## DATA LINES
>>>>>
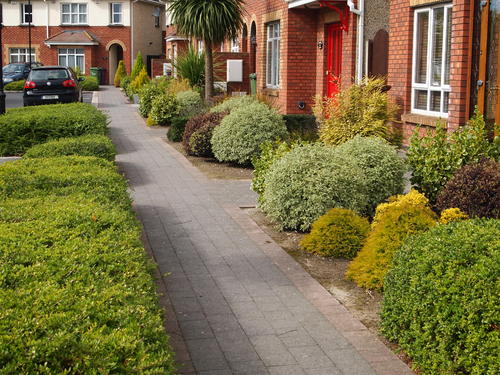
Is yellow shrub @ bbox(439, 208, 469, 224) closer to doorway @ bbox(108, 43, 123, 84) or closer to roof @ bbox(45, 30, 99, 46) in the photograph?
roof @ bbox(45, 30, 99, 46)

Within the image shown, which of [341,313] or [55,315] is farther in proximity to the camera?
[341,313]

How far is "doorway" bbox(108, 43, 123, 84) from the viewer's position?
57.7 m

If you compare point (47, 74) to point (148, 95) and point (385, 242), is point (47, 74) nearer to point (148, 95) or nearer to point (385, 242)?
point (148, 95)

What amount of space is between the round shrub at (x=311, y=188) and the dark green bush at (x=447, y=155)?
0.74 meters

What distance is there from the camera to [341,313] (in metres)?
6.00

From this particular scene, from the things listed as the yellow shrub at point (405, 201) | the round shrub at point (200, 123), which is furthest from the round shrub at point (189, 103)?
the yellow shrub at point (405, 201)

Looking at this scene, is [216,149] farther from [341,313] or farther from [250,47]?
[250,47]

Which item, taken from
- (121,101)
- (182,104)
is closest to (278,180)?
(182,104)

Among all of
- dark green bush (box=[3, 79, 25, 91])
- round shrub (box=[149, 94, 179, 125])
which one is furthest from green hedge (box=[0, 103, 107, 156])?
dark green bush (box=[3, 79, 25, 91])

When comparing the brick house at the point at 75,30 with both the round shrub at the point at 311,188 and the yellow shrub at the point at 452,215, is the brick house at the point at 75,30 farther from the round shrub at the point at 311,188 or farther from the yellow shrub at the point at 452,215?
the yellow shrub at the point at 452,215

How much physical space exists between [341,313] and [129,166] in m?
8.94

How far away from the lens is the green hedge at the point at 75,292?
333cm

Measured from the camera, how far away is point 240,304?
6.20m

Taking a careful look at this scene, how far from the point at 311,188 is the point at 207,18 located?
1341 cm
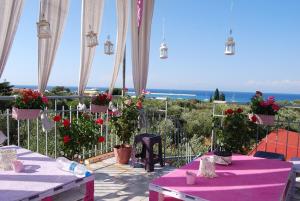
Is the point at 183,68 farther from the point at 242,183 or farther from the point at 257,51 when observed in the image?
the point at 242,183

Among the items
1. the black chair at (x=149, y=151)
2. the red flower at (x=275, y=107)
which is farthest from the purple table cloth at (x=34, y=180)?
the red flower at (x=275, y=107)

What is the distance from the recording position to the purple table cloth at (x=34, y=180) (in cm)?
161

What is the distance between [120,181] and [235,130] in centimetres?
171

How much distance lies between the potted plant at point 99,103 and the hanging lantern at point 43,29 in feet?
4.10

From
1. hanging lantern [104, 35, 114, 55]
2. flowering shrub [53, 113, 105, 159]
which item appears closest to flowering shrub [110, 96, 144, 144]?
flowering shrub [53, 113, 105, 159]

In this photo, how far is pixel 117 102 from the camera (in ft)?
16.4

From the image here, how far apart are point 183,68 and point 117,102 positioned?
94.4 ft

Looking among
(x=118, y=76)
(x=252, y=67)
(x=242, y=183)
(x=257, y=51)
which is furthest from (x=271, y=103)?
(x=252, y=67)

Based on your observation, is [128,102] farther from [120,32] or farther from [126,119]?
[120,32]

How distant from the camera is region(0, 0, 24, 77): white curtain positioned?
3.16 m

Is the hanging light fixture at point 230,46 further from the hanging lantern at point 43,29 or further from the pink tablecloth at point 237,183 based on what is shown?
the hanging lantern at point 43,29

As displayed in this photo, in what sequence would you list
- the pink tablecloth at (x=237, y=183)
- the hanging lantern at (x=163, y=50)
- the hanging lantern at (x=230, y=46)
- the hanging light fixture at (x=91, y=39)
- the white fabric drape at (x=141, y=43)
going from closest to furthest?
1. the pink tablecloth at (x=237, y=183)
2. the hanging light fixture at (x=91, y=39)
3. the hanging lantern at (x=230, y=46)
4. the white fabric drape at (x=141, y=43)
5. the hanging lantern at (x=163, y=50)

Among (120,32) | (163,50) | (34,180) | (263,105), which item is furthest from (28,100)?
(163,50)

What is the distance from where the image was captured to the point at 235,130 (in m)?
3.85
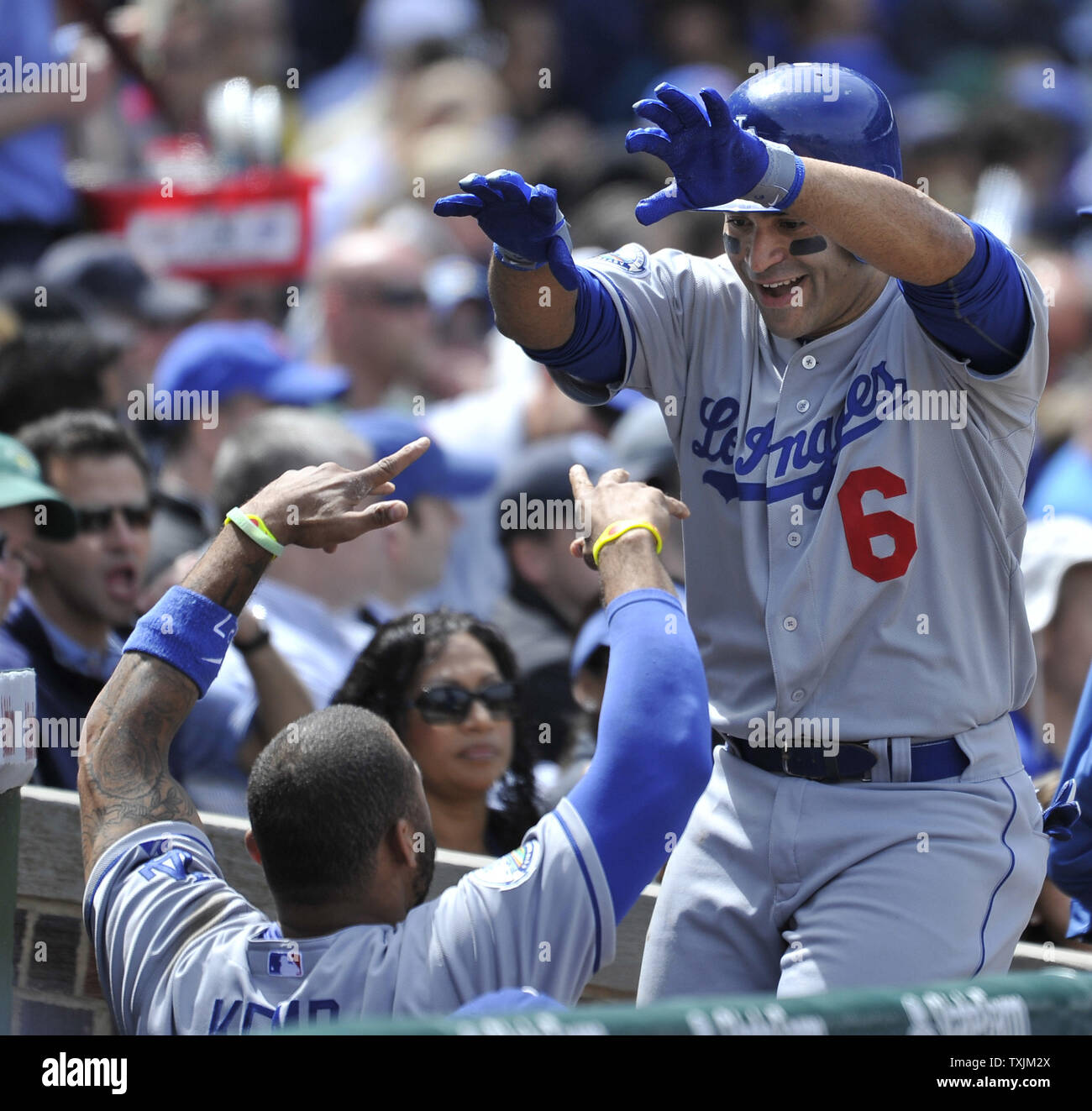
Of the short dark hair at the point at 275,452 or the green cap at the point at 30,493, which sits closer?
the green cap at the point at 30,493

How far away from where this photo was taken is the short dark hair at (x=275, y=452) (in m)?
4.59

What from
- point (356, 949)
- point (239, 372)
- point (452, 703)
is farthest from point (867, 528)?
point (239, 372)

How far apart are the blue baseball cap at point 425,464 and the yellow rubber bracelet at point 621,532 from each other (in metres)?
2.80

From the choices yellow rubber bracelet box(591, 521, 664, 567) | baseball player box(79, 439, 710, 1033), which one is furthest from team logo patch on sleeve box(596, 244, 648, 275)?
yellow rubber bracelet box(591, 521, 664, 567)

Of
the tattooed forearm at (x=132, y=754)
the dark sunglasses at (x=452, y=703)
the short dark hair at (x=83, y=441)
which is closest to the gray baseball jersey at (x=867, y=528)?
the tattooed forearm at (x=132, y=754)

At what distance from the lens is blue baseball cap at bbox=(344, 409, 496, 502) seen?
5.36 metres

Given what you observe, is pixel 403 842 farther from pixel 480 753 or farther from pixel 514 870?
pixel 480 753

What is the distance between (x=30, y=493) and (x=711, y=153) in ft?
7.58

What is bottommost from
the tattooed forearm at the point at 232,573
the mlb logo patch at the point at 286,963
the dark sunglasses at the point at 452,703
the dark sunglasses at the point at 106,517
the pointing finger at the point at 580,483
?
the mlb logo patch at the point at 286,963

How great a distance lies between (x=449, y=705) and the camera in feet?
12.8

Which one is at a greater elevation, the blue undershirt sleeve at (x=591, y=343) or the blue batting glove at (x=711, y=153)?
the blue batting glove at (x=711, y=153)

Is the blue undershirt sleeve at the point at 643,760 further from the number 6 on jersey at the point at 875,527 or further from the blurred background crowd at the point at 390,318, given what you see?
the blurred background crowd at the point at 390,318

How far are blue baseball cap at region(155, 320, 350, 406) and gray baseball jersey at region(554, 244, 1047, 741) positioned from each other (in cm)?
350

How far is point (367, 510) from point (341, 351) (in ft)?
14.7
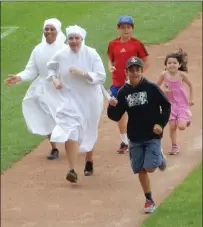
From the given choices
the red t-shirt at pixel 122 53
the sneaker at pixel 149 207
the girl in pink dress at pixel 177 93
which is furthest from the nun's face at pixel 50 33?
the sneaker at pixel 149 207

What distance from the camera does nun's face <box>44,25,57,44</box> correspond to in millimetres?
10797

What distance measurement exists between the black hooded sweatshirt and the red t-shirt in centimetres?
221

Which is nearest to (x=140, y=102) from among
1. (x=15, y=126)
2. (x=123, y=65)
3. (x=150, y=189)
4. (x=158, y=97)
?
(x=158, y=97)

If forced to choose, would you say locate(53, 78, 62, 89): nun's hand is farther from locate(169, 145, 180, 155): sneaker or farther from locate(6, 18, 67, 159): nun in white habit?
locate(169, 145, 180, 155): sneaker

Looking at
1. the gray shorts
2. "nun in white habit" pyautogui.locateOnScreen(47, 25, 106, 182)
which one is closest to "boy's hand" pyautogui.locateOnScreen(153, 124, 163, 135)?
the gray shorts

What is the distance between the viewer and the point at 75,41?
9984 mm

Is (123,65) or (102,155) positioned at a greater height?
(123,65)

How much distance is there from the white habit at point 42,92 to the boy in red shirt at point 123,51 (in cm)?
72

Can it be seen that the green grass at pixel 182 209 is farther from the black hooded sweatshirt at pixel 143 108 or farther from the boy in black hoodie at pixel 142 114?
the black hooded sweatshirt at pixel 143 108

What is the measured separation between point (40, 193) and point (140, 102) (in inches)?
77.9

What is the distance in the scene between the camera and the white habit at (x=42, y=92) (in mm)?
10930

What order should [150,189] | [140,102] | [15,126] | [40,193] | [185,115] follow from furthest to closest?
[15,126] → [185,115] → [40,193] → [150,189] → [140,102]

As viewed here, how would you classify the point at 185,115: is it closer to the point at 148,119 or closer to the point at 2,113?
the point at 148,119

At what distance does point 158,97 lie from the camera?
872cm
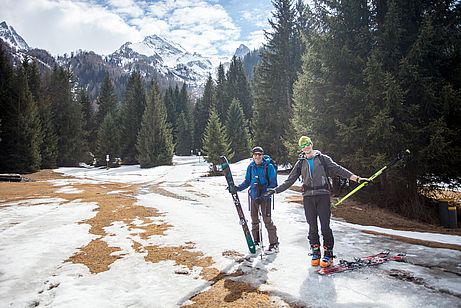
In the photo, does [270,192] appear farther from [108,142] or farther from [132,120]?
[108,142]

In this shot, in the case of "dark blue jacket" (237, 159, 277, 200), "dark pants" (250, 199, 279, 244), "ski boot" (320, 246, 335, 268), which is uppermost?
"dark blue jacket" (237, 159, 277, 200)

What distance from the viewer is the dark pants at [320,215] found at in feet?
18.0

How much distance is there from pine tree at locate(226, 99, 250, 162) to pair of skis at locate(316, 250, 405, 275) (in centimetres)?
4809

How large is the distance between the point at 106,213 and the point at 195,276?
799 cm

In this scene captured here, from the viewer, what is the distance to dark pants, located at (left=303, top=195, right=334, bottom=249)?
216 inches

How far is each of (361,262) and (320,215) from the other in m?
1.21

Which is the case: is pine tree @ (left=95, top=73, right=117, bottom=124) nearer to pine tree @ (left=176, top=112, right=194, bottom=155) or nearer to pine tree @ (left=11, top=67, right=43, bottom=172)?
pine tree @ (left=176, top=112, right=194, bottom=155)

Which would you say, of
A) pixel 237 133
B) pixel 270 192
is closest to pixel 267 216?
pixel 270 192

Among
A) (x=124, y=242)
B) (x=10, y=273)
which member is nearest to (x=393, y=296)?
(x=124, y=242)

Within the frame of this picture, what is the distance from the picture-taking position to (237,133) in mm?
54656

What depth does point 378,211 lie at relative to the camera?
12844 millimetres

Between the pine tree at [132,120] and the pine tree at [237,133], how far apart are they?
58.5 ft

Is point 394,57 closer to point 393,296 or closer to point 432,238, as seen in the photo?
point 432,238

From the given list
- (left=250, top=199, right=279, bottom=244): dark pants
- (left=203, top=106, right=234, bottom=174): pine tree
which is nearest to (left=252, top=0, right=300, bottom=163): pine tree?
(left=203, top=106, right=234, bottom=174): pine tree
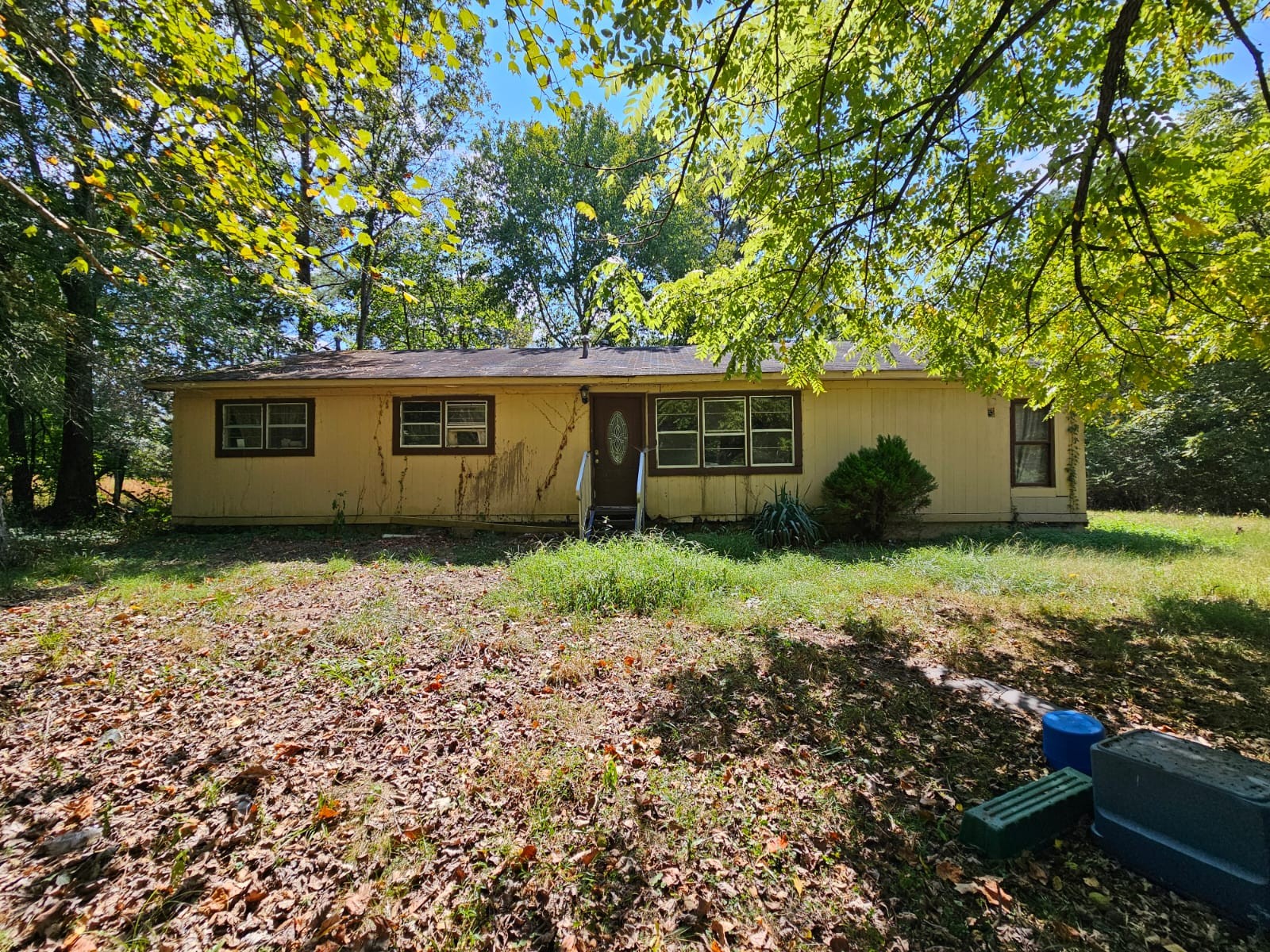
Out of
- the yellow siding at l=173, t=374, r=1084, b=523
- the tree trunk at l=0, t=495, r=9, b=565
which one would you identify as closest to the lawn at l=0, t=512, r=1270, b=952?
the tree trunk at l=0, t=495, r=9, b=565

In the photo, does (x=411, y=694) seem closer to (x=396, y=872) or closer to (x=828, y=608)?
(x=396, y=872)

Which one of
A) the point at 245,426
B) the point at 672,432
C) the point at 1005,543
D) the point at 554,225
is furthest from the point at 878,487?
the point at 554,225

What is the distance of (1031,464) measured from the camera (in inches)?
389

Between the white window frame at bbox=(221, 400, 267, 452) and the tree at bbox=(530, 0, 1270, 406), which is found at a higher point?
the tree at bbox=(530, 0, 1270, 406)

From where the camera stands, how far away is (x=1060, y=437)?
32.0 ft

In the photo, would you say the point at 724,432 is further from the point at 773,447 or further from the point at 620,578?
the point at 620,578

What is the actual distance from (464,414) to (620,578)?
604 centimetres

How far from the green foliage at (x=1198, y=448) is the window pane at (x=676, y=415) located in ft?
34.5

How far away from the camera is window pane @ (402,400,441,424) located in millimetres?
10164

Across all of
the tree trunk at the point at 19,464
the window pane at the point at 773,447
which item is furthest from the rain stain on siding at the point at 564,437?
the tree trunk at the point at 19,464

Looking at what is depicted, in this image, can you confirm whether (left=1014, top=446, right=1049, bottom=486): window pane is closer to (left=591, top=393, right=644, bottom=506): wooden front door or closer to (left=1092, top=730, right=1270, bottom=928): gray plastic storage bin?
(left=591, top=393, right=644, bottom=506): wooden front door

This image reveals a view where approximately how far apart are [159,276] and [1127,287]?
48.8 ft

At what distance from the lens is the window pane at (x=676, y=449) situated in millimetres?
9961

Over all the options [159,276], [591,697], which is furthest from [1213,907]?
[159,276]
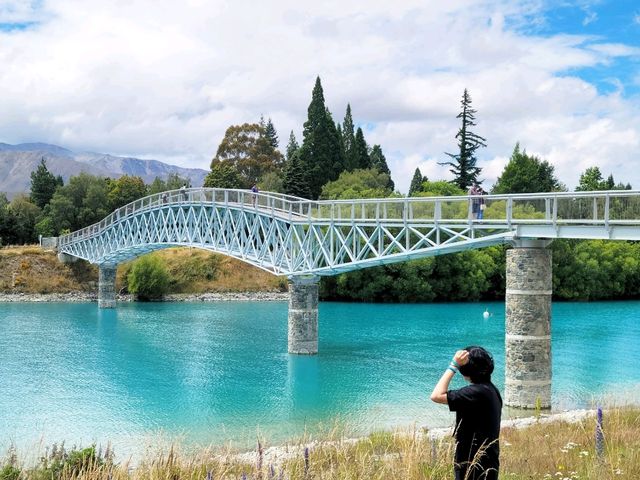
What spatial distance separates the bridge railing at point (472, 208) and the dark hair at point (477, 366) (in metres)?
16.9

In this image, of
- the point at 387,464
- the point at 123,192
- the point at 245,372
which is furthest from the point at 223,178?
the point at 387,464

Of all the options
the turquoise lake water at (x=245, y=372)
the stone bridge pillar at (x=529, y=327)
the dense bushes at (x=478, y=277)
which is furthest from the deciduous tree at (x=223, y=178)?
<<<<<
## TASK OBJECTIVE
Reproduce precisely the lines of the listing above, from the line containing "Over all the" to the last line, both ends included. Pictures are to be omitted.

## EXERCISE OUTPUT
Over all the options [159,276], [591,697], which is furthest from [1213,907]?
[159,276]
What spatial distance separates the bridge railing at point (472, 208) and the dark hair at point (477, 366) (in metres)?
16.9

In this image, of
- the point at 387,464
- the point at 123,192
- the point at 245,372
which is furthest from the point at 223,178?
the point at 387,464

Of all the options
the turquoise lake water at (x=245, y=372)
the stone bridge pillar at (x=529, y=327)
the dense bushes at (x=478, y=277)
which is furthest from the deciduous tree at (x=223, y=178)?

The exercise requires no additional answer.